### Given task
Beginning with the line containing "What is the distance measured between point" and ending with the last line, repeat the records exactly.

::::::::::

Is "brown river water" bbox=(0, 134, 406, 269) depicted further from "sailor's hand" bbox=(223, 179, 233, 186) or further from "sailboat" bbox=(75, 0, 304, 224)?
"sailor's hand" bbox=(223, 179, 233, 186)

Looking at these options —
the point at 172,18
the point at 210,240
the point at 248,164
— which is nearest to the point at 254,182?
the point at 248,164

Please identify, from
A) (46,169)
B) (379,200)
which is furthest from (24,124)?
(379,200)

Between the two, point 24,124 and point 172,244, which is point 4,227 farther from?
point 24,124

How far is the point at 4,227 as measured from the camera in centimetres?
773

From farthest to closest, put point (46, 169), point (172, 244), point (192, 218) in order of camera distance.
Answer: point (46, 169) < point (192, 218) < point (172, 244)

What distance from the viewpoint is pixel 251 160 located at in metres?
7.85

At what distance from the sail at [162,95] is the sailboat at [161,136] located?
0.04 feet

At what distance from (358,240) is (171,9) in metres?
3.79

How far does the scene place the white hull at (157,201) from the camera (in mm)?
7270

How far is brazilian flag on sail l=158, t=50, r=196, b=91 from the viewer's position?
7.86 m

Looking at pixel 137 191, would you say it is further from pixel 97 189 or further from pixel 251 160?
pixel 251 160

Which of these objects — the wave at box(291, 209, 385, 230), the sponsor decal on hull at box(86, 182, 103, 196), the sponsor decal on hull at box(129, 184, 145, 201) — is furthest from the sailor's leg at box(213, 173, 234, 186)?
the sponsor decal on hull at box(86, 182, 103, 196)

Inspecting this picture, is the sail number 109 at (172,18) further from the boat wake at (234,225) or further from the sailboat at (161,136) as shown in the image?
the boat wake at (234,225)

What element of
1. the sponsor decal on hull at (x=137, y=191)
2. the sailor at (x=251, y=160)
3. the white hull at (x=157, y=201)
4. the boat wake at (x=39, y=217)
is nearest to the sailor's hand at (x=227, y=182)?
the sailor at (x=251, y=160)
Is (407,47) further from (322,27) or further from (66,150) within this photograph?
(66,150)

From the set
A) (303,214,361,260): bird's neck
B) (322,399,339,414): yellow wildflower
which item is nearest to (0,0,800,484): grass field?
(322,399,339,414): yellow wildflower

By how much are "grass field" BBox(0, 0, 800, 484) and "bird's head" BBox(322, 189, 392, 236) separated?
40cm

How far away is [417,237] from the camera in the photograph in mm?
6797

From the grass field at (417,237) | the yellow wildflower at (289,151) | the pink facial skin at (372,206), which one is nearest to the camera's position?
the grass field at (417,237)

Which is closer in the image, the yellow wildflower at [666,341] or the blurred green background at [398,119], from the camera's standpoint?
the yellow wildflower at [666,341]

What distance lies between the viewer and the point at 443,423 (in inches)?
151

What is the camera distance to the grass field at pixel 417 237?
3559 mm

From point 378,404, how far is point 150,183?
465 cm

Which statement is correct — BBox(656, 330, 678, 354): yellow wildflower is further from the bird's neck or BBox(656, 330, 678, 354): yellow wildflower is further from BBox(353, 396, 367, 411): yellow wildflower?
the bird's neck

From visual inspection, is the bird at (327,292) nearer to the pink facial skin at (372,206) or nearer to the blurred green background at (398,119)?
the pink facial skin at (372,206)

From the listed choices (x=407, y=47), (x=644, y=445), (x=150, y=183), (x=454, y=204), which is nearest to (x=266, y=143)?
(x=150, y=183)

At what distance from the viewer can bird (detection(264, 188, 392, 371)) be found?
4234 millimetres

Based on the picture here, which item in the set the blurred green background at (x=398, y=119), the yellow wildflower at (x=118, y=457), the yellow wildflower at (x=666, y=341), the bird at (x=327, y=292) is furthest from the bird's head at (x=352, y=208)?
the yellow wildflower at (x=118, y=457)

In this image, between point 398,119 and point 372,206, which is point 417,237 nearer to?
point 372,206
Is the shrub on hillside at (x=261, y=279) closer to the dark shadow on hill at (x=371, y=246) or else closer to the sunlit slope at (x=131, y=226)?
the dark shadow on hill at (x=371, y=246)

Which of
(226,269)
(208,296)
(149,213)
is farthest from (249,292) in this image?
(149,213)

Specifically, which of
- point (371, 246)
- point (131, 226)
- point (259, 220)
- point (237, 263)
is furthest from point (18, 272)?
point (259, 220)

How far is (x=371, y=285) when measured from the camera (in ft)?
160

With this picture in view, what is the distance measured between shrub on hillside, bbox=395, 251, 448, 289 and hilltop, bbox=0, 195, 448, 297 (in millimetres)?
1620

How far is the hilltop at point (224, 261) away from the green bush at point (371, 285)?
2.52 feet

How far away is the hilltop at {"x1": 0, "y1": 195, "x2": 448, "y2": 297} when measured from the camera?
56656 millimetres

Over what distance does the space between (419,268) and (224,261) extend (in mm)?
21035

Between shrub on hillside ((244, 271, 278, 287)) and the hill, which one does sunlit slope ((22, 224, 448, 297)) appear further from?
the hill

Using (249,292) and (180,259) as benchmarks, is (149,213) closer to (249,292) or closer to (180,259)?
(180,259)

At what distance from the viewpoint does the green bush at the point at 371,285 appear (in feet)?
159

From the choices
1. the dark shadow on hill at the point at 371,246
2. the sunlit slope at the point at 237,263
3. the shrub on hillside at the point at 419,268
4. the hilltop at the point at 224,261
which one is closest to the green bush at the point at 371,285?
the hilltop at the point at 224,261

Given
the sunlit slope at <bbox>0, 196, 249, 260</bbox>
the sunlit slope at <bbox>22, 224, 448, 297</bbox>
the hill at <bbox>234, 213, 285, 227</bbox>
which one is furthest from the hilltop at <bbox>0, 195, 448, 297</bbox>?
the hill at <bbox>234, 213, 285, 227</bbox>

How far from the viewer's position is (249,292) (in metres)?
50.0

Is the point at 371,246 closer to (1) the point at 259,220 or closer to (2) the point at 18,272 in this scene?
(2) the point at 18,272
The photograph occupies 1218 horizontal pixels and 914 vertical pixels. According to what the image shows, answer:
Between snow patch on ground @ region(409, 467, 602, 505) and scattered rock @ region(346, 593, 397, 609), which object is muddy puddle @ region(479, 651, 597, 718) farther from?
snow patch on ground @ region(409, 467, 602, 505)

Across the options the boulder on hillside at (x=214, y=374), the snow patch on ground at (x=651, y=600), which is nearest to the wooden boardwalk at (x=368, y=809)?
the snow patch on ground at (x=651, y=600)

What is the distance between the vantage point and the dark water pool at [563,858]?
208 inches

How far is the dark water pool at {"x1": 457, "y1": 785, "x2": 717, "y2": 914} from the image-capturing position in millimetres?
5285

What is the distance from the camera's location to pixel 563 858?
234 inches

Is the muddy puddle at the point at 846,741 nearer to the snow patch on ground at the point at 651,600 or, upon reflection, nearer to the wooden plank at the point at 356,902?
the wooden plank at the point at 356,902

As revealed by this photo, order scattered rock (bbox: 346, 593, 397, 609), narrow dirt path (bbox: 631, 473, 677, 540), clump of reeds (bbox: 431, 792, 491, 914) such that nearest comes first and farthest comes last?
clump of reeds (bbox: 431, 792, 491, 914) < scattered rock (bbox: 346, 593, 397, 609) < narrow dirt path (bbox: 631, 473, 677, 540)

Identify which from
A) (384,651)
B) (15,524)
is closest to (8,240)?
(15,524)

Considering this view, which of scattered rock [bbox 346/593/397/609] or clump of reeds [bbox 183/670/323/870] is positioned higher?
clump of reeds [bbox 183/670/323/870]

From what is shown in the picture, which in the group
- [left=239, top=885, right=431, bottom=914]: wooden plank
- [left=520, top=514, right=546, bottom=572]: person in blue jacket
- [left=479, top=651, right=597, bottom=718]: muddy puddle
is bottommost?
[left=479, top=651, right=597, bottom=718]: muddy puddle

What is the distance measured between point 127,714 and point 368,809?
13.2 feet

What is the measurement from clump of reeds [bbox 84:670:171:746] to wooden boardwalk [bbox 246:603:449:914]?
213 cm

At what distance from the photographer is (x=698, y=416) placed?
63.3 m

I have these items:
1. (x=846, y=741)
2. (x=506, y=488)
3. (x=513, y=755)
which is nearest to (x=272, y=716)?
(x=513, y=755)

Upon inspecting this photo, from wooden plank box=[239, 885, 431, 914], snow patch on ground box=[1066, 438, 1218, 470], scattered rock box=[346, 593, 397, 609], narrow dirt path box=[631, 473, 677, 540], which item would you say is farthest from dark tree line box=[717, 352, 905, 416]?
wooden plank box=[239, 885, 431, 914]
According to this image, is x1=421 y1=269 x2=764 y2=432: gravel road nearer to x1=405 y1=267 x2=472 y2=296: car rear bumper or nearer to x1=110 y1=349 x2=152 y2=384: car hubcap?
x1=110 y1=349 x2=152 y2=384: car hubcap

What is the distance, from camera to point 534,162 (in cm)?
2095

::::::::::

### Worked answer
What is the distance measured between point 127,714 and point 368,809?
13.2 feet

What is the measurement from clump of reeds [bbox 84:670:171:746] to wooden boardwalk [bbox 246:603:449:914]?
213 cm

At what distance from the photographer is (x=698, y=416) placed?
63.3 m

I have these items:
1. (x=846, y=741)
2. (x=506, y=488)
3. (x=513, y=755)
which is nearest to (x=272, y=716)?
(x=513, y=755)

Upon inspecting this photo, from wooden plank box=[239, 885, 431, 914], snow patch on ground box=[1066, 438, 1218, 470], scattered rock box=[346, 593, 397, 609], narrow dirt path box=[631, 473, 677, 540], which item would you say is farthest from dark tree line box=[717, 352, 905, 416]?
wooden plank box=[239, 885, 431, 914]
According to this image, is x1=421 y1=269 x2=764 y2=432: gravel road nearer to x1=405 y1=267 x2=472 y2=296: car rear bumper or nearer to x1=110 y1=349 x2=152 y2=384: car hubcap?
x1=110 y1=349 x2=152 y2=384: car hubcap

What is the distance, from camera to point 534,162 (in cm)?
2095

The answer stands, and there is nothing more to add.